- **STATED TASK**
List each line in the material below that contains the word "which". Case counts.

- **PROVIDED MATERIAL**
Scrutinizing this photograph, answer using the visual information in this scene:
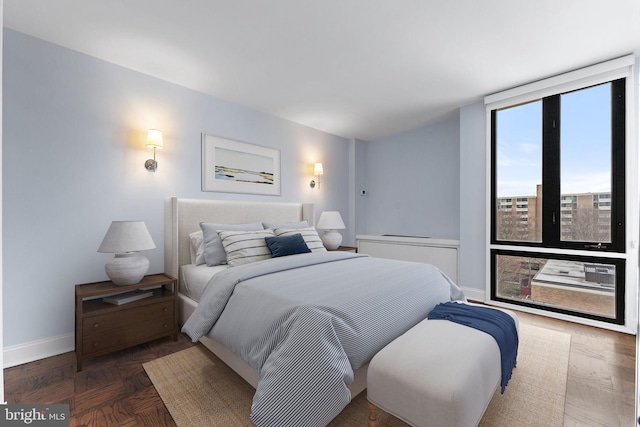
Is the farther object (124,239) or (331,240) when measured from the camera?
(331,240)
---
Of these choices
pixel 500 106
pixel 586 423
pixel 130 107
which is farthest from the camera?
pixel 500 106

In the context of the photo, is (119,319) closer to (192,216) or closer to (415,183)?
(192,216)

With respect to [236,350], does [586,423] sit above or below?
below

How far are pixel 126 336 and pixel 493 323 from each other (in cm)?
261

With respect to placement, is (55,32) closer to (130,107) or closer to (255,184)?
==
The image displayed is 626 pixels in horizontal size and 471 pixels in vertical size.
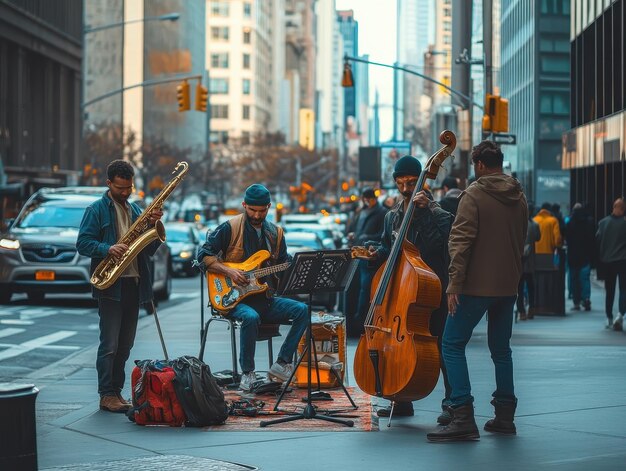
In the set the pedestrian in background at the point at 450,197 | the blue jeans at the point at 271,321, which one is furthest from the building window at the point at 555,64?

- **ANSWER TO THE EXERCISE**
which is farthest from the camera?
In the set the pedestrian in background at the point at 450,197 | the blue jeans at the point at 271,321, which one is furthest from the building window at the point at 555,64?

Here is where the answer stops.